Sul piano politico, l’operazione prova anche a rispondere a una crisi di fiducia più ampia. La guerra contro Hamas successiva al 7 ottobre 2023 ha indebolito la credibilità di Netanyahu sul terreno della sicurezza, storicamente il suo punto di forza. A questo si aggiungono le critiche per i fallimenti dell’intelligence e il rifiuto del premier di assumersi responsabilità dirette o di istituire una commissione d’inchiesta indipendente – una misura che Bennett ha promesso di adottare «dal primo giorno» in caso di vittoria.

A pesare è anche la crisi politica che nata già prima della guerra. Frattura che non si è mai davvero ricomposta. Le contestate riforme della giustizia volute dal governo Netanyahu avevano già portato in piazza centinaia di migliaia di israeliani, alimentando timori per la tenuta democratica del Paese. Secondo il New York Times, quelle tensioni hanno «innescato una delle più grandi ondate di proteste nella storia recente di Israele», contribuendo a un clima di polarizzazione che l’attacco del 2023 non ha cancellato, ma semmai aggravato. In questo quadro, la nuova alleanza cerca di intercettare una domanda politica che non riguarda solo la sicurezza, ma anche la qualità delle istituzioni e la fiducia nello Stato.

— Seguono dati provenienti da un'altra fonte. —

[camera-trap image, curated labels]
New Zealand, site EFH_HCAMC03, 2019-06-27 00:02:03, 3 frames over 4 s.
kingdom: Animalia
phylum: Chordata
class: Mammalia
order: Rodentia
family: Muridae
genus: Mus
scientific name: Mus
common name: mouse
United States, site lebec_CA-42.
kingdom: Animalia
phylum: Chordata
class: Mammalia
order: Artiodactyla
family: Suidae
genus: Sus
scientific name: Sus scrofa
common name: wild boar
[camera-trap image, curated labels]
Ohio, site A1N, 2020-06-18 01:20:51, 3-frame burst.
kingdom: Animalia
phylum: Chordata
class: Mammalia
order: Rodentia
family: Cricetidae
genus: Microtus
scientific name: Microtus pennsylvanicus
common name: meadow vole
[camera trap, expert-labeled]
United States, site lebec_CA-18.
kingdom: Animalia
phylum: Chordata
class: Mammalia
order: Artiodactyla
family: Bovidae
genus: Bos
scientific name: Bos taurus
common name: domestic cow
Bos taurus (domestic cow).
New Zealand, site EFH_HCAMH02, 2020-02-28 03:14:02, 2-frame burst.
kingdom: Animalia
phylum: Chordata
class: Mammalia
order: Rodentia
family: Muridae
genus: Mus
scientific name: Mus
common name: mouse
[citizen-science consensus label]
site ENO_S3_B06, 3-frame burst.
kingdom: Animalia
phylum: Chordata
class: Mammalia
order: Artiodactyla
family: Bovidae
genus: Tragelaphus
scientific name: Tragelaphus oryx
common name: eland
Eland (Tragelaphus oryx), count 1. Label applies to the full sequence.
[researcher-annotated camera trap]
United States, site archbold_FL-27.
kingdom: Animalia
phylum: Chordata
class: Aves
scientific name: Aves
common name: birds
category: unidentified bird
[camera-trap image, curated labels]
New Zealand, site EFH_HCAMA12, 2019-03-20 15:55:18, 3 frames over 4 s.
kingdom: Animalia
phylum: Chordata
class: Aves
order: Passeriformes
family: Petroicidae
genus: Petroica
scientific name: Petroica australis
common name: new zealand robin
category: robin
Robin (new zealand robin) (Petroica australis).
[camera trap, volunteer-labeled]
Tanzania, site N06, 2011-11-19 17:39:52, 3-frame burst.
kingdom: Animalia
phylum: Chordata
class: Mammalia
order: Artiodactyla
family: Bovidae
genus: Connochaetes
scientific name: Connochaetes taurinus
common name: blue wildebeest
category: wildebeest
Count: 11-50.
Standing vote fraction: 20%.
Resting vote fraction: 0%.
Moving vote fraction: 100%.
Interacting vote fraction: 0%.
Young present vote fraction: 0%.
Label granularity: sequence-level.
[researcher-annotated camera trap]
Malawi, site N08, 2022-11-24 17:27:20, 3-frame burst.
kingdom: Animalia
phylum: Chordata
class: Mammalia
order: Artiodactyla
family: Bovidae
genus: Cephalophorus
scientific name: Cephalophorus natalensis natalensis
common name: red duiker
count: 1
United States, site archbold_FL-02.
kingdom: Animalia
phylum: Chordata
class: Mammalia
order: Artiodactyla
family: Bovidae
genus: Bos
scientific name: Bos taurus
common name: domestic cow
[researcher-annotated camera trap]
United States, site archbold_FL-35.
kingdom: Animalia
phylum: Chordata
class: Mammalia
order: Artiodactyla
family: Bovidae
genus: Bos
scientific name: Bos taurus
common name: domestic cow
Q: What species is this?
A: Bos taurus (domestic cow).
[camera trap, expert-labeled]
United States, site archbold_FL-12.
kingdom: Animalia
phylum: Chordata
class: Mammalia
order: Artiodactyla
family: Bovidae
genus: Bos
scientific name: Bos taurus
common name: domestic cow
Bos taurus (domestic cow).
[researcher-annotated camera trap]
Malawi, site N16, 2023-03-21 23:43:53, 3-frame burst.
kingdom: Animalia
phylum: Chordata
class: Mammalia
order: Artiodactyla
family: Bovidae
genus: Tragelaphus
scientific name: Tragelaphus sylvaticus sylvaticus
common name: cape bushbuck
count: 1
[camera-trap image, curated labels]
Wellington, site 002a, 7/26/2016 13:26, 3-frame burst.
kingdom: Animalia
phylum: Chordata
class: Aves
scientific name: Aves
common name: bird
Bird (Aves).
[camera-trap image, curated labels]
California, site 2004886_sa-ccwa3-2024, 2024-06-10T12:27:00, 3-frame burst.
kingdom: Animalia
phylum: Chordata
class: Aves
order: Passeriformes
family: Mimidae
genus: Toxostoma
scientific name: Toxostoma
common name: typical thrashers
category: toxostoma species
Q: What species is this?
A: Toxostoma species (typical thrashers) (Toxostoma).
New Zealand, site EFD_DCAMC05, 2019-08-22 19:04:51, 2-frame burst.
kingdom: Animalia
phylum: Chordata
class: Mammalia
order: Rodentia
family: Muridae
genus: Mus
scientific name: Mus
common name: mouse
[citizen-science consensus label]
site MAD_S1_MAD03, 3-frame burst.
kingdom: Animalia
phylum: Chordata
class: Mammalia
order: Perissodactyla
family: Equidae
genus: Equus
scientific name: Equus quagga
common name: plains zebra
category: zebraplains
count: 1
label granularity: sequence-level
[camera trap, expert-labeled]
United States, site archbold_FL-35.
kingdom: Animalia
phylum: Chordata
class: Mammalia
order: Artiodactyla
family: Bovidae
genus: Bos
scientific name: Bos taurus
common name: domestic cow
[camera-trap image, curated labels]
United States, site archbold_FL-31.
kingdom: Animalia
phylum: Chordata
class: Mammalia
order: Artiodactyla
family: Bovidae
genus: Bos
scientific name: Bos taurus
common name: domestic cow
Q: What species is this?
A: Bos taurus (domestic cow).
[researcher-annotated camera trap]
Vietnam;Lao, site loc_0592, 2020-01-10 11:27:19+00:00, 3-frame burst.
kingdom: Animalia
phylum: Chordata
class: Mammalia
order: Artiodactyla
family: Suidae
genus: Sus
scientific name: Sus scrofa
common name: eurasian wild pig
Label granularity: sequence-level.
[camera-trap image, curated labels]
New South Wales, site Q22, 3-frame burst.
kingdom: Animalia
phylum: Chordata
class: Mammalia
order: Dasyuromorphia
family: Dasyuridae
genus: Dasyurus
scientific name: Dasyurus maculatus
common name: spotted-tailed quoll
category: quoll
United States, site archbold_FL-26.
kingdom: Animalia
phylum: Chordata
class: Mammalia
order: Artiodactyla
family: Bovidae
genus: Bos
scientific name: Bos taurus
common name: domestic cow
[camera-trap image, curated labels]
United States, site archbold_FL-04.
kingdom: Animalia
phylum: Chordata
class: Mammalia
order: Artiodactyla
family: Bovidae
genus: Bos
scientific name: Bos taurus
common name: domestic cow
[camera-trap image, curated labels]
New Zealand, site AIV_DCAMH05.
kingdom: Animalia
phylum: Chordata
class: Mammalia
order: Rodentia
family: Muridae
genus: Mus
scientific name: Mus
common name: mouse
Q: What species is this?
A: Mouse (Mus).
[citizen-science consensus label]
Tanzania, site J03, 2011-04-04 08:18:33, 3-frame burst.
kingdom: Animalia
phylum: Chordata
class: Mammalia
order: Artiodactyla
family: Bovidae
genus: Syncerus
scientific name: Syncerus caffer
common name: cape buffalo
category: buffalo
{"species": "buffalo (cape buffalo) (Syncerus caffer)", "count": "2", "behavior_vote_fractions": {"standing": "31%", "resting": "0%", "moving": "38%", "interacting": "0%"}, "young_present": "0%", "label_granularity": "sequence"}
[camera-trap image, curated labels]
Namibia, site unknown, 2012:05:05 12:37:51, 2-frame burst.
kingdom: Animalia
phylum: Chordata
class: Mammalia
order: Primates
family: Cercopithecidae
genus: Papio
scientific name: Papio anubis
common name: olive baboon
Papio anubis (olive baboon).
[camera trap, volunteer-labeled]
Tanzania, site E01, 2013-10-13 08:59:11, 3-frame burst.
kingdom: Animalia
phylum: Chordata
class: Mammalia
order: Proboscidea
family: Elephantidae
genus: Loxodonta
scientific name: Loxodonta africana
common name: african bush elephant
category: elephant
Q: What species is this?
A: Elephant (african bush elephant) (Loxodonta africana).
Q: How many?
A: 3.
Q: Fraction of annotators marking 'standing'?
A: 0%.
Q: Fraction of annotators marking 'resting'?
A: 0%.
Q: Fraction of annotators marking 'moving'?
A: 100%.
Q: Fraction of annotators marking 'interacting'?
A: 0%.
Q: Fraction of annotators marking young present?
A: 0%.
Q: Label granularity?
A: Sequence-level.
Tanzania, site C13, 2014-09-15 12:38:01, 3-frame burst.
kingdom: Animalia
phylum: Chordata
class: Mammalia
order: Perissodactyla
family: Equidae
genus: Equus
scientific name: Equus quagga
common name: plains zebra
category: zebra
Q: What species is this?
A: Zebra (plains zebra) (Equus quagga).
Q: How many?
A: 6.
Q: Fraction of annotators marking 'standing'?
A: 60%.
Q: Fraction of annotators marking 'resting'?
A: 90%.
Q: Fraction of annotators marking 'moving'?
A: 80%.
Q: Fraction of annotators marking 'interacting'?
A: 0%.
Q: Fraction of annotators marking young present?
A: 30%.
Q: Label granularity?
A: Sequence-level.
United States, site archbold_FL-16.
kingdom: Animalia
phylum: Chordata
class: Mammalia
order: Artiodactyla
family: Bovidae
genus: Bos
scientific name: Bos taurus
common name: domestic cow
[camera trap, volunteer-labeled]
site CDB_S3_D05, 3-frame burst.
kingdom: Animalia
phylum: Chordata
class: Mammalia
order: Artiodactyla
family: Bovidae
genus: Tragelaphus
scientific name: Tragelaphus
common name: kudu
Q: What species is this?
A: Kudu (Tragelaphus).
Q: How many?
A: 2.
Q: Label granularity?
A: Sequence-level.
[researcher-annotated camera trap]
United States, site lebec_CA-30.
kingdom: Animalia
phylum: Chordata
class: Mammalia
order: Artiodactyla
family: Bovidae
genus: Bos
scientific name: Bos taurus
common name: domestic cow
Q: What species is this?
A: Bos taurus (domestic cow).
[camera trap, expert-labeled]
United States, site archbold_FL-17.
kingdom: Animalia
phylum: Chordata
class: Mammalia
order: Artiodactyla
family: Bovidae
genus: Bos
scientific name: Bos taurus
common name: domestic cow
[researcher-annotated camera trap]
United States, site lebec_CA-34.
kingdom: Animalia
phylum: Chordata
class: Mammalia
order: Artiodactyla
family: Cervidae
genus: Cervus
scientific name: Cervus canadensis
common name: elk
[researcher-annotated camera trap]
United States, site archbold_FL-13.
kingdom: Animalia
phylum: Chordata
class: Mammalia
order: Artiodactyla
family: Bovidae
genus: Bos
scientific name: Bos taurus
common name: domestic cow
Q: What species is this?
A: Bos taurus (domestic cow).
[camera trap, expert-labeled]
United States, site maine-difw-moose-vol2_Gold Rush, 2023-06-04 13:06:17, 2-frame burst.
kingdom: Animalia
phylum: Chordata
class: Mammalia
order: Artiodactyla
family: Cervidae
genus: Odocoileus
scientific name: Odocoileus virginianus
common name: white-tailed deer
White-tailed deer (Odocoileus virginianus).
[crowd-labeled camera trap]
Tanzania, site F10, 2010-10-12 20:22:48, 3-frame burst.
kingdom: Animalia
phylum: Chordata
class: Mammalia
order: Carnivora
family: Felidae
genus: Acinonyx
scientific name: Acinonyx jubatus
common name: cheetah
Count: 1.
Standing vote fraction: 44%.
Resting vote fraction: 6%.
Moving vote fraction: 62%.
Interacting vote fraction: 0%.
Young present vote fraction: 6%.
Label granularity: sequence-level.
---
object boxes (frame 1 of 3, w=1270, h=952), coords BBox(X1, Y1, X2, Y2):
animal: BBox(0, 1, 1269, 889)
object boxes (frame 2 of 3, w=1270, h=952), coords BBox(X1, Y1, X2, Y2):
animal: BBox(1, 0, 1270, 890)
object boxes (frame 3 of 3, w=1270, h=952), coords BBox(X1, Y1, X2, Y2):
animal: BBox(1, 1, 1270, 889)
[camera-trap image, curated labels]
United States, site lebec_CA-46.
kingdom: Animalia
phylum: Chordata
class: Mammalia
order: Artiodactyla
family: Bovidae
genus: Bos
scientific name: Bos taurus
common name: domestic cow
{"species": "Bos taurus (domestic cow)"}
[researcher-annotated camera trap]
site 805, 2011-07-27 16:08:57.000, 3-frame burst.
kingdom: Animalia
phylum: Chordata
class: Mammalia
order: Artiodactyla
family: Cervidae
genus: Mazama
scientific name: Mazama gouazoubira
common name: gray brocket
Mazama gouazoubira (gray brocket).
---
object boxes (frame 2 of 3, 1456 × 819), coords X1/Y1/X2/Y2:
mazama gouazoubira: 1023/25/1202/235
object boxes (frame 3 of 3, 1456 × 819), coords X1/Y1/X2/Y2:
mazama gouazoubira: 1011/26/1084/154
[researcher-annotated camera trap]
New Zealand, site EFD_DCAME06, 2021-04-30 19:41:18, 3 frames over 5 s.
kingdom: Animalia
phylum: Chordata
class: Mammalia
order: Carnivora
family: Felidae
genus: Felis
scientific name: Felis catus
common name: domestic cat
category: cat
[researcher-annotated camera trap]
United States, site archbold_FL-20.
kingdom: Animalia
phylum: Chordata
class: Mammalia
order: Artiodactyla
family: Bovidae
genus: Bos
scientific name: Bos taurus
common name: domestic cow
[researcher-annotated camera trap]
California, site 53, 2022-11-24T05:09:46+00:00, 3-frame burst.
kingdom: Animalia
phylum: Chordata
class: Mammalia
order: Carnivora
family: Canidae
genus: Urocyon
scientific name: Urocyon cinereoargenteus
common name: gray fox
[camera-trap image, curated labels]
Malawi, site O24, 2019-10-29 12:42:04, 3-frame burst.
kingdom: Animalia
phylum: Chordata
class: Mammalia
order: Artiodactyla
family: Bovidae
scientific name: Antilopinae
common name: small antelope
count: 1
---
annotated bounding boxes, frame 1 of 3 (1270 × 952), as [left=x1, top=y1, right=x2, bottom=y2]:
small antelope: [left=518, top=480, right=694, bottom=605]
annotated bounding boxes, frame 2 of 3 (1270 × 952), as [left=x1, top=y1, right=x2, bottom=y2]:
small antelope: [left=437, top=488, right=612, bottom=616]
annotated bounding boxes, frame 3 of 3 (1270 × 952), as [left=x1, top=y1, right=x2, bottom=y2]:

La nuova alleanza insiste soprattutto sul tema dell’unità nazionale, cercando di trasformare una debolezza – le differenze ideologiche tra i due leader – in un punto di forza. «La nostra unità è un messaggio a tutto il popolo di Israele: l’era della divisione è finita», ha detto Bennett. «Questo Paese ha bisogno di unità quanto dell’aria per respirare», ha aggiunto Lapid.

Dietro la retorica unitaria ci sono però nodi politici rilevanti. Bennett, esponente della destra nazionalista e religiosa, ha espresso posizioni rigide sulla questione palestinese e, nell’attuale fase politica, esclude concessioni territoriali e nuove alleanze con partiti arabi. Lapid, invece, rappresenta l’elettorato laico e centrista e ha posto tra i temi centrali anche la leva obbligatoria per gli ultraortodossi. Sono le stesse linee di frattura che attraversano l’intera società israeliana.

Non va dimenticato che Netanyahu, nonostante l’indebolimento nei sondaggi, resta un avversario politicamente difficile da sconfiggere. Il premier ha già attaccato la nuova alleanza richiamando il precedente del 2021 e accusando Bennett e Lapid di essere pronti a ripetere un governo sostenuto da partiti arabi. La sua capacità di ricompattare il blocco di destra (o estrema destra) e religioso resta uno dei fattori decisivi in vista del voto.

L’esito delle elezioni dipenderà quindi meno dalla forza dei singoli partiti e più dalla capacità dei blocchi di costruire coalizioni stabili, il vero punto debole della politica israeliana degli ultimi anni. Bennett e Lapid scommettono che, in un Paese «profondamente fratturato», come lo definiscono loro stessi, l’idea di unità possa diventare un fattore elettorale decisivo. Resta da capire se basterà a trasformare un’alleanza contro qualcuno in un progetto politico capace di durare.